Please print each record that follows precisely as it appears.
....
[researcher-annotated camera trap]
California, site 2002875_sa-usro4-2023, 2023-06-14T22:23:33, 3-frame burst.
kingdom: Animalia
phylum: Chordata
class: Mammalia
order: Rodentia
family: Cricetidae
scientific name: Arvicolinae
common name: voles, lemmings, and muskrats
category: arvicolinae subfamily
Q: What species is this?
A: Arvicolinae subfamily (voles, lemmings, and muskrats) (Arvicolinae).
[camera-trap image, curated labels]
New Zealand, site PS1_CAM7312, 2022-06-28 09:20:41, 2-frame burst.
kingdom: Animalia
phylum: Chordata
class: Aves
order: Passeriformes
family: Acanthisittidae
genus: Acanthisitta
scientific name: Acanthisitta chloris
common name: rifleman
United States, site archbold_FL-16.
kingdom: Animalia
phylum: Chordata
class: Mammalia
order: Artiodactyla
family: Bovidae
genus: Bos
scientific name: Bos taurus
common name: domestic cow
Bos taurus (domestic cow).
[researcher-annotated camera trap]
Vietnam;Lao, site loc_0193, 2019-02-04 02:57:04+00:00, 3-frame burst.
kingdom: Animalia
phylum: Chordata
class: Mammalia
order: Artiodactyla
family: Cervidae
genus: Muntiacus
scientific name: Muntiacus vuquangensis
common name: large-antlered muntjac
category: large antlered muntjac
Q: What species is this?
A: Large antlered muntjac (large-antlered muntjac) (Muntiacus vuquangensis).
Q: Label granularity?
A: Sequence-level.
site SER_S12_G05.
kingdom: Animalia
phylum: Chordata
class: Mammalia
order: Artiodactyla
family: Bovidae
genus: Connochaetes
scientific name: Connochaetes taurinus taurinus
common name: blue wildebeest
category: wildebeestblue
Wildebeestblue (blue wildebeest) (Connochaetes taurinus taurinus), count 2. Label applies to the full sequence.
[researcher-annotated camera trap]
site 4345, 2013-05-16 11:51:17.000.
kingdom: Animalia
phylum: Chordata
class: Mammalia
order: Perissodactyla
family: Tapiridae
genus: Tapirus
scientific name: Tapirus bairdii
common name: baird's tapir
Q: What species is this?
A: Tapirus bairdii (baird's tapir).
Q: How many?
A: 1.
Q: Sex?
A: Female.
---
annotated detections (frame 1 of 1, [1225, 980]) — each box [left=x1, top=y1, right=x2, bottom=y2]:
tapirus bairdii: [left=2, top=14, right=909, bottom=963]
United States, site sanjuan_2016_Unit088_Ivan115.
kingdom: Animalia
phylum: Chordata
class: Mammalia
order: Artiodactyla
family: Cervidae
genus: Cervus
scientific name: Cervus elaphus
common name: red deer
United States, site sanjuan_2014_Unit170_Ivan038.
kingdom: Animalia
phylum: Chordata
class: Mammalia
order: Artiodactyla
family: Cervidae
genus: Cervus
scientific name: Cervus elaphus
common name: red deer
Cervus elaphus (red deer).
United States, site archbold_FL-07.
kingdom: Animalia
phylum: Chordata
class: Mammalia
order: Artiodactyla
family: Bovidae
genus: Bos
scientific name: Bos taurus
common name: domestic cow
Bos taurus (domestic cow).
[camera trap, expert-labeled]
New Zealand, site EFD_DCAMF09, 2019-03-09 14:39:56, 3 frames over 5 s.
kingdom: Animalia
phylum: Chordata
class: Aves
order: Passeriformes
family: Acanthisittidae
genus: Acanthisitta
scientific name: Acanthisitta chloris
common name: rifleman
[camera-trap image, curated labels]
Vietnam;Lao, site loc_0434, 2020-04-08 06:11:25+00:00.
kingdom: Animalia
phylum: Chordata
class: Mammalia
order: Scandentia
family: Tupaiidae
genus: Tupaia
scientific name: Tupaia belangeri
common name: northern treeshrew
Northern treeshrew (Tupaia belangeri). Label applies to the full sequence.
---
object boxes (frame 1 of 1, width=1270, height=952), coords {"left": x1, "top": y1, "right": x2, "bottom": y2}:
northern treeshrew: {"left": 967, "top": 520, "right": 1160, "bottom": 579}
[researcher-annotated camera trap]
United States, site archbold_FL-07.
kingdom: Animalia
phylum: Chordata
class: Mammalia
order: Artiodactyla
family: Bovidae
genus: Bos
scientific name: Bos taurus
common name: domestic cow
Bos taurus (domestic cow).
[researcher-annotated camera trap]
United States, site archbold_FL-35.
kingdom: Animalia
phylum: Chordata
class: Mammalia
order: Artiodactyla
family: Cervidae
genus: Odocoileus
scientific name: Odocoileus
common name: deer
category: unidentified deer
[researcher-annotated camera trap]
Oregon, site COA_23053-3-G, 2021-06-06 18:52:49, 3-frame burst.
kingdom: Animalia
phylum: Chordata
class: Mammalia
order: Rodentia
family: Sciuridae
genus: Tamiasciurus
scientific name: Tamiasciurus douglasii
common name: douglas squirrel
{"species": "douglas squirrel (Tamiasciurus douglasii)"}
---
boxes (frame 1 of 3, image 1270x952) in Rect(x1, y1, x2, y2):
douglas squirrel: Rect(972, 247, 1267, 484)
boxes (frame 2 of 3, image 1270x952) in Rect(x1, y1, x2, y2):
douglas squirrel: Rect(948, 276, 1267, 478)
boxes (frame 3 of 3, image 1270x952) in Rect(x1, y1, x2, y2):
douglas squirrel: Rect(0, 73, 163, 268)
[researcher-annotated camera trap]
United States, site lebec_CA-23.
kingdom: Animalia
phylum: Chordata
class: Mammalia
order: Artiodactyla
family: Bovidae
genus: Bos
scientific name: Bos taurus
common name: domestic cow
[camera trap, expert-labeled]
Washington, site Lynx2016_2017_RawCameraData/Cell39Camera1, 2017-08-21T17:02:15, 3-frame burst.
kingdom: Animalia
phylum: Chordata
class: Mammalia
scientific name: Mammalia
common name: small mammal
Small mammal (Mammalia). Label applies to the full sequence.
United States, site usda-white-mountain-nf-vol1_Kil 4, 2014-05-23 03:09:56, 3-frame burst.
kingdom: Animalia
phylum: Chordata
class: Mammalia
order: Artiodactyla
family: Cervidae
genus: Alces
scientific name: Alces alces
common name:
....
> _Result below_
[researcher-annotated camera trap]
California, site 2002875_sa-usro4-2023, 2023-06-14T22:23:33, 3-frame burst.
kingdom: Animalia
phylum: Chordata
class: Mammalia
order: Rodentia
family: Cricetidae
scientific name: Arvicolinae
common name: voles, lemmings, and muskrats
category: arvicolinae subfamily
Q: What species is this?
A: Arvicolinae subfamily (voles, lemmings, and muskrats) (Arvicolinae).
[camera-trap image, curated labels]
New Zealand, site PS1_CAM7312, 2022-06-28 09:20:41, 2-frame burst.
kingdom: Animalia
phylum: Chordata
class: Aves
order: Passeriformes
family: Acanthisittidae
genus: Acanthisitta
scientific name: Acanthisitta chloris
common name: rifleman
United States, site archbold_FL-16.
kingdom: Animalia
phylum: Chordata
class: Mammalia
order: Artiodactyla
family: Bovidae
genus: Bos
scientific name: Bos taurus
common name: domestic cow
Bos taurus (domestic cow).
[researcher-annotated camera trap]
Vietnam;Lao, site loc_0193, 2019-02-04 02:57:04+00:00, 3-frame burst.
kingdom: Animalia
phylum: Chordata
class: Mammalia
order: Artiodactyla
family: Cervidae
genus: Muntiacus
scientific name: Muntiacus vuquangensis
common name: large-antlered muntjac
category: large antlered muntjac
Q: What species is this?
A: Large antlered muntjac (large-antlered muntjac) (Muntiacus vuquangensis).
Q: Label granularity?
A: Sequence-level.
site SER_S12_G05.
kingdom: Animalia
phylum: Chordata
class: Mammalia
order: Artiodactyla
family: Bovidae
genus: Connochaetes
scientific name: Connochaetes taurinus taurinus
common name: blue wildebeest
category: wildebeestblue
Wildebeestblue (blue wildebeest) (Connochaetes taurinus taurinus), count 2. Label applies to the full sequence.
[researcher-annotated camera trap]
site 4345, 2013-05-16 11:51:17.000.
kingdom: Animalia
phylum: Chordata
class: Mammalia
order: Perissodactyla
family: Tapiridae
genus: Tapirus
scientific name: Tapirus bairdii
common name: baird's tapir
Q: What species is this?
A: Tapirus bairdii (baird's tapir).
Q: How many?
A: 1.
Q: Sex?
A: Female.
---
annotated detections (frame 1 of 1, [1225, 980]) — each box [left=x1, top=y1, right=x2, bottom=y2]:
tapirus bairdii: [left=2, top=14, right=909, bottom=963]
United States, site sanjuan_2016_Unit088_Ivan115.
kingdom: Animalia
phylum: Chordata
class: Mammalia
order: Artiodactyla
family: Cervidae
genus: Cervus
scientific name: Cervus elaphus
common name: red deer
United States, site sanjuan_2014_Unit170_Ivan038.
kingdom: Animalia
phylum: Chordata
class: Mammalia
order: Artiodactyla
family: Cervidae
genus: Cervus
scientific name: Cervus elaphus
common name: red deer
Cervus elaphus (red deer).
United States, site archbold_FL-07.
kingdom: Animalia
phylum: Chordata
class: Mammalia
order: Artiodactyla
family: Bovidae
genus: Bos
scientific name: Bos taurus
common name: domestic cow
Bos taurus (domestic cow).
[camera trap, expert-labeled]
New Zealand, site EFD_DCAMF09, 2019-03-09 14:39:56, 3 frames over 5 s.
kingdom: Animalia
phylum: Chordata
class: Aves
order: Passeriformes
family: Acanthisittidae
genus: Acanthisitta
scientific name: Acanthisitta chloris
common name: rifleman
[camera-trap image, curated labels]
Vietnam;Lao, site loc_0434, 2020-04-08 06:11:25+00:00.
kingdom: Animalia
phylum: Chordata
class: Mammalia
order: Scandentia
family: Tupaiidae
genus: Tupaia
scientific name: Tupaia belangeri
common name: northern treeshrew
Northern treeshrew (Tupaia belangeri). Label applies to the full sequence.
---
object boxes (frame 1 of 1, width=1270, height=952), coords {"left": x1, "top": y1, "right": x2, "bottom": y2}:
northern treeshrew: {"left": 967, "top": 520, "right": 1160, "bottom": 579}
[researcher-annotated camera trap]
United States, site archbold_FL-07.
kingdom: Animalia
phylum: Chordata
class: Mammalia
order: Artiodactyla
family: Bovidae
genus: Bos
scientific name: Bos taurus
common name: domestic cow
Bos taurus (domestic cow).
[researcher-annotated camera trap]
United States, site archbold_FL-35.
kingdom: Animalia
phylum: Chordata
class: Mammalia
order: Artiodactyla
family: Cervidae
genus: Odocoileus
scientific name: Odocoileus
common name: deer
category: unidentified deer
[researcher-annotated camera trap]
Oregon, site COA_23053-3-G, 2021-06-06 18:52:49, 3-frame burst.
kingdom: Animalia
phylum: Chordata
class: Mammalia
order: Rodentia
family: Sciuridae
genus: Tamiasciurus
scientific name: Tamiasciurus douglasii
common name: douglas squirrel
{"species": "douglas squirrel (Tamiasciurus douglasii)"}
---
boxes (frame 1 of 3, image 1270x952) in Rect(x1, y1, x2, y2):
douglas squirrel: Rect(972, 247, 1267, 484)
boxes (frame 2 of 3, image 1270x952) in Rect(x1, y1, x2, y2):
douglas squirrel: Rect(948, 276, 1267, 478)
boxes (frame 3 of 3, image 1270x952) in Rect(x1, y1, x2, y2):
douglas squirrel: Rect(0, 73, 163, 268)
[researcher-annotated camera trap]
United States, site lebec_CA-23.
kingdom: Animalia
phylum: Chordata
class: Mammalia
order: Artiodactyla
family: Bovidae
genus: Bos
scientific name: Bos taurus
common name: domestic cow
[camera trap, expert-labeled]
Washington, site Lynx2016_2017_RawCameraData/Cell39Camera1, 2017-08-21T17:02:15, 3-frame burst.
kingdom: Animalia
phylum: Chordata
class: Mammalia
scientific name: Mammalia
common name: small mammal
Small mammal (Mammalia). Label applies to the full sequence.
United States, site usda-white-mountain-nf-vol1_Kil 4, 2014-05-23 03:09:56, 3-frame burst.
kingdom: Animalia
phylum: Chordata
class: Mammalia
order: Artiodactyla
family: Cervidae
genus: Alces
scientific name: Alces alces
common name:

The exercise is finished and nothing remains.